Many a time he restrained his anger and did not fully stir up his wrath.

39He remembered that they were but flesh, a breeze that passes and never returns.

40How often did they rebel against him in the wilderness, how often did they grieve him in the desert!

41Again and again they tested him, and provoked the Holy One of Israel.

42They did not remember his power in redeeming them from the oppressor; 43neither his marvels shown in Egypt nor his wonders in the fields of Zoan, 44when he turned the rivers to blood and the oppressors had nothing to drink.

45He sent swarms of flies that devoured them, frogs that devastated them.

46He gave their crops to the caterpillar and their produce to the locust.

47He destroyed their vines with hail and their sycamores with frost.

48He struck their herds with plague and their flocks with thunderbolts.

49He unleashed his fury against them, his wrath, indignation and strife – a band of destroying angels.

50Giving vent to his anger, he did not spare them from death, but gave them over to the plague.

51He struck down Egypt’s firstborn, manhood’s first fruits in the tents of Ham.

52Then he led forth his people like a flock, and guided them like sheep through the desert.

53He led them safely, they did not fear, but the sea engulfed their enemies.

54He brought them to his holy land, to the mountain his right hand had won.

55He drove out peoples before them and gave them the land as their inheritance; they pitched their tents in it.

56But they challenged and rebelled against God the Most High, and disobeyed his decrees.

57They were unfaithful like their ancestors, deceitful and crooked as a twisted bow.

58They angered him with their high places; they aroused his jealousy with their idols.

59Filled with wrath, God rejected Israel.
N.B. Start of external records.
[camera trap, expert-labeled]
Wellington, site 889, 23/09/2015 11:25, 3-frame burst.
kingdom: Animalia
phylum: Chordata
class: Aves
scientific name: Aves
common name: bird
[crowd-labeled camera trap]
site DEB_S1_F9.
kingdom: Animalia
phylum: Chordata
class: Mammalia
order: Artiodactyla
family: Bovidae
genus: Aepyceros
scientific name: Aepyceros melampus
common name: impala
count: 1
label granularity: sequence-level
60He abandoned his dwelling at Shiloh, the tent where he dwelt among humans.

61He lead his glory into captivity, his ark into the hand of the enemy.
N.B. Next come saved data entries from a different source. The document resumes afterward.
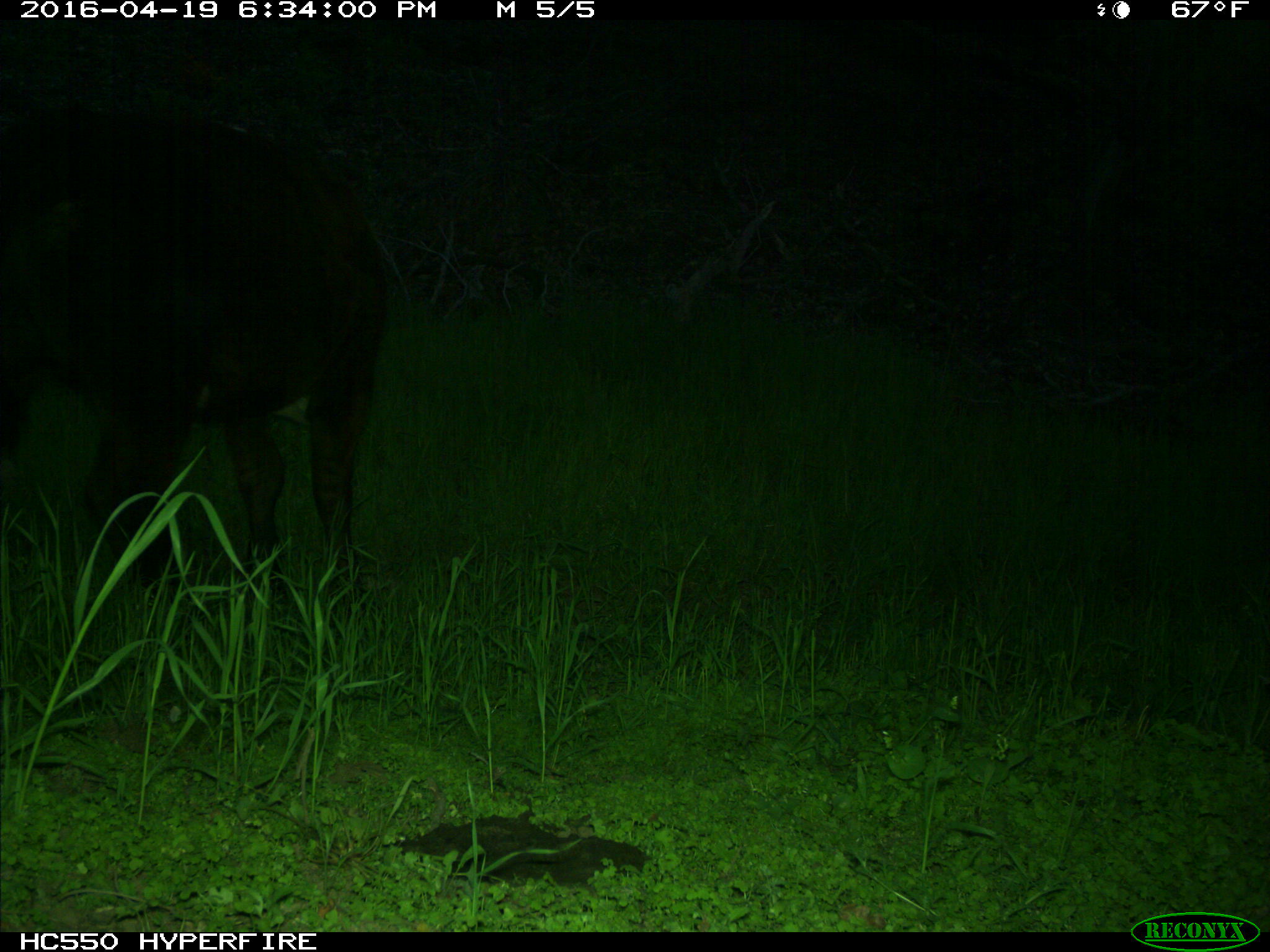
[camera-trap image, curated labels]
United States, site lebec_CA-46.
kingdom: Animalia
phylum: Chordata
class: Mammalia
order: Artiodactyla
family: Bovidae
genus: Bos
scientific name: Bos taurus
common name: domestic cow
Bos taurus (domestic cow).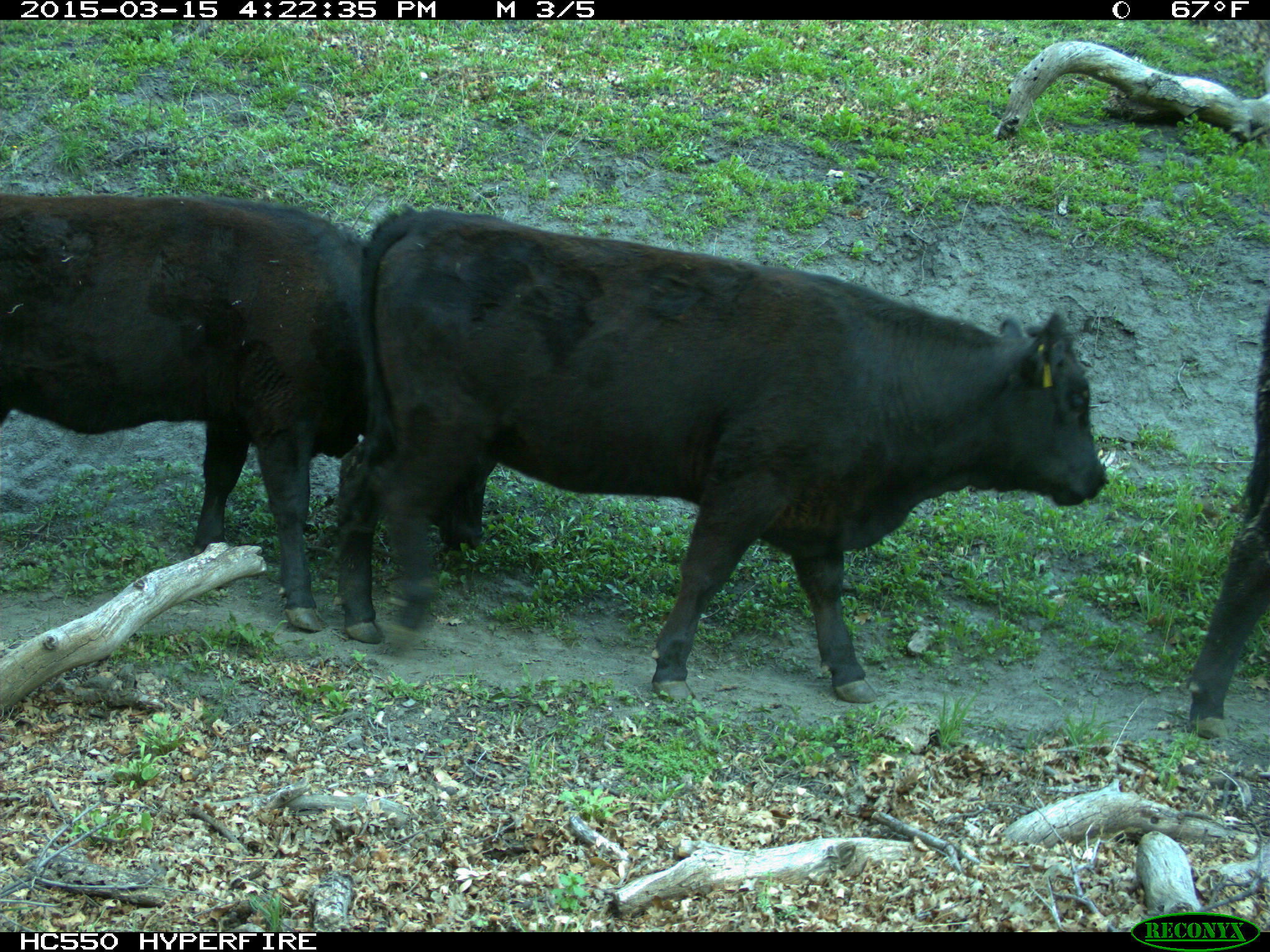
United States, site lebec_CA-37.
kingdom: Animalia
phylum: Chordata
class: Mammalia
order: Artiodactyla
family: Bovidae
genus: Bos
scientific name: Bos taurus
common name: domestic cow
62He gave his people over to the sword, so furious was he at his inheritance.

63Fire devoured their young men; their maidens were deprived of wedding songs.

64As their priests fell by the sword, no lament was heard from their widows.
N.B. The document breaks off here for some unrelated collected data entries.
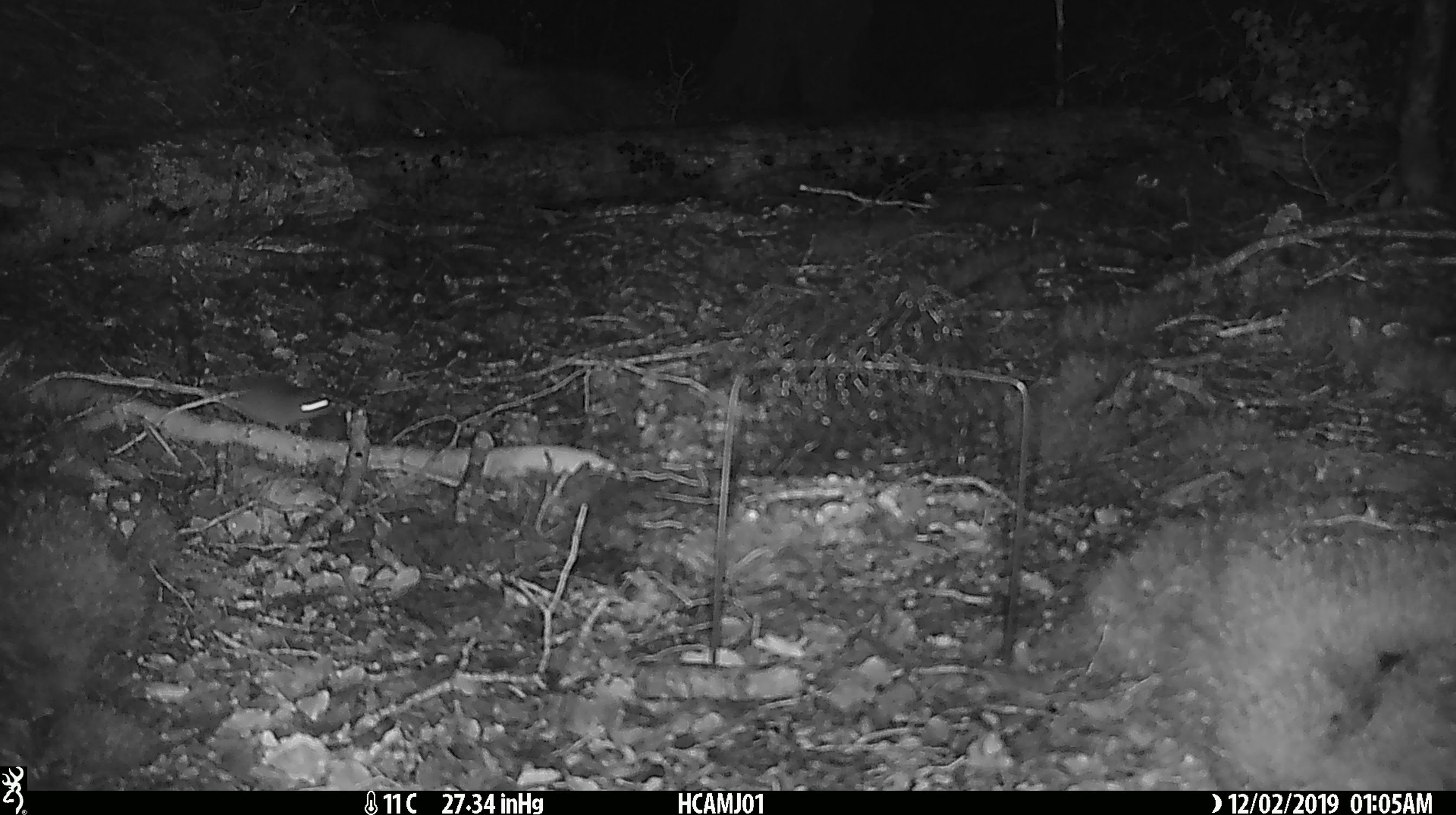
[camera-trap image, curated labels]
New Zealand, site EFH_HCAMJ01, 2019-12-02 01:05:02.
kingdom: Animalia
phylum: Chordata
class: Mammalia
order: Rodentia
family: Muridae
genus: Mus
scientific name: Mus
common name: mouse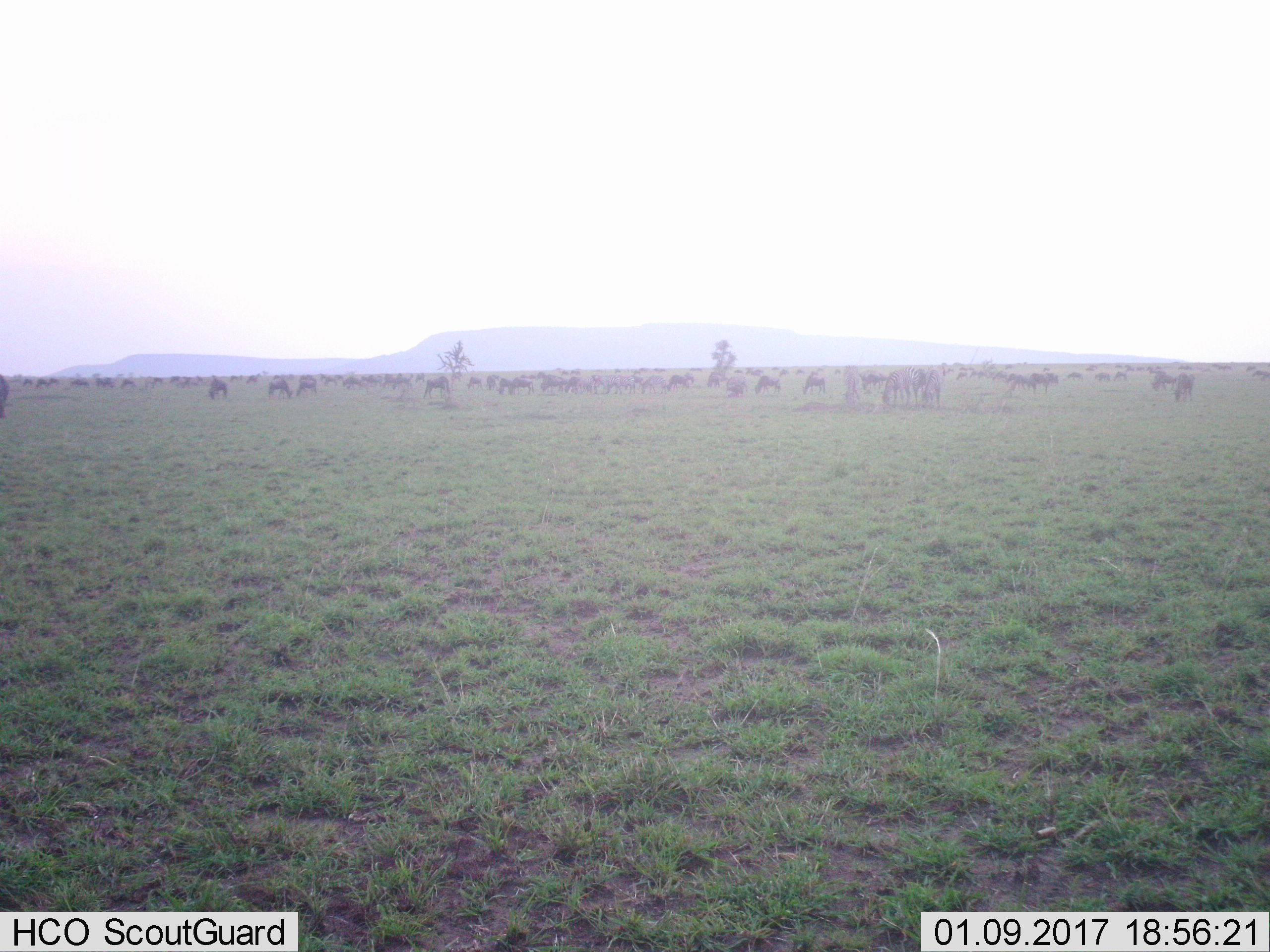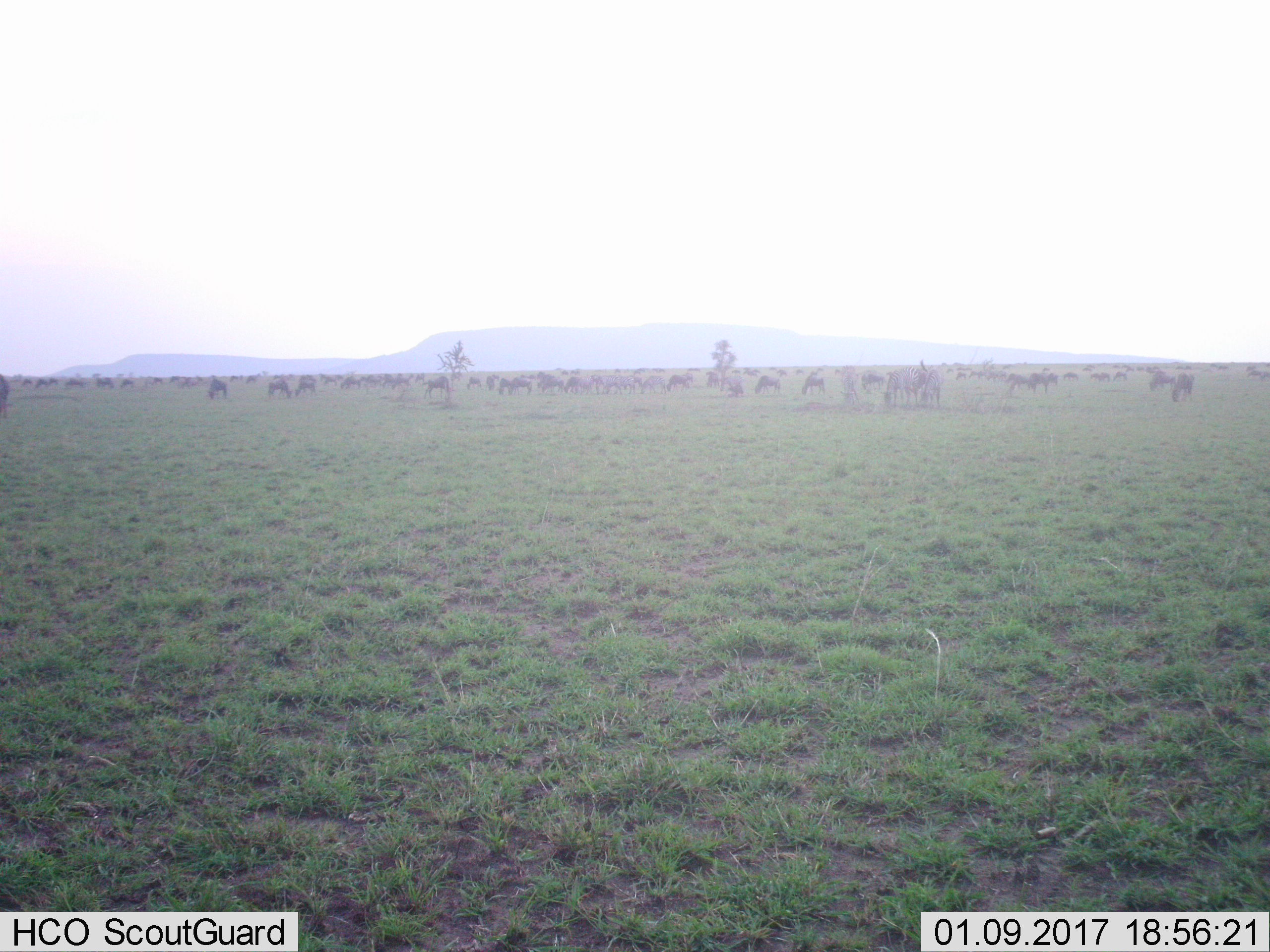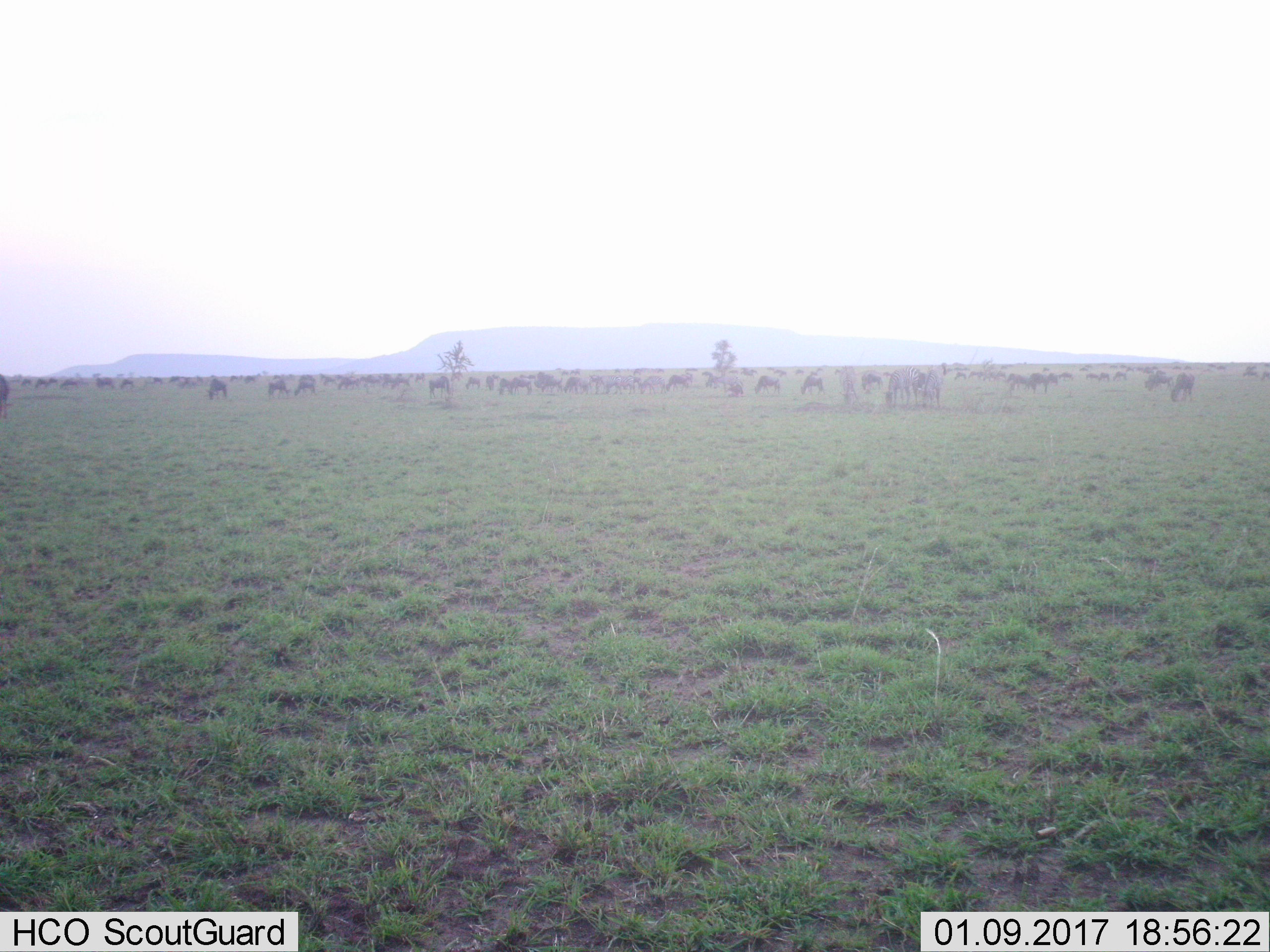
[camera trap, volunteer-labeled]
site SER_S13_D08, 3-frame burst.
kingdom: Animalia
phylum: Chordata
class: Mammalia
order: Artiodactyla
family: Bovidae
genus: Connochaetes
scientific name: Connochaetes taurinus taurinus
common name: blue wildebeest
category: wildebeestblue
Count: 51+.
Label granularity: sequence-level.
65Then the Lord awoke, shouting, as from sleep induced by wine; 66he struck his enemies on their back and put them to everlasting shame.

67He rejected the house of Joseph, and did not choose the tribe of Ephraim, 68but the tribe of Judah and Zion, his beloved mountain.

69He built his sanctuary like heaven, like the earth he founded forever.

70He chose David his servant and took him from the sheepfolds; 71from tending the sheep and their young, he brought him to shepherd Jacob, the people of Israel, his inheritance.

72And with upright heart David pastured them; with skillful hands he led them.

  1. Ephraim... Jacob... Joseph. We must not forget that for centuries, Israel was divided into two kingdoms. The strongest, the one in the north called the kingdom of Israel, considered itself the true heir of the ancestor Jacob-Israel, and the chief tribe was that of Ephraim, son of Joseph. Doubtless the psalm was written in this kingdom before it disappeared. When it was again taken to the Temple of Jerusalem, in the kingdom of Judah, verses 67-72 were added. The first part showed the disobedience of the people in the north, and then ended with the kindness of God for those of the south - for us, of course, who are still here.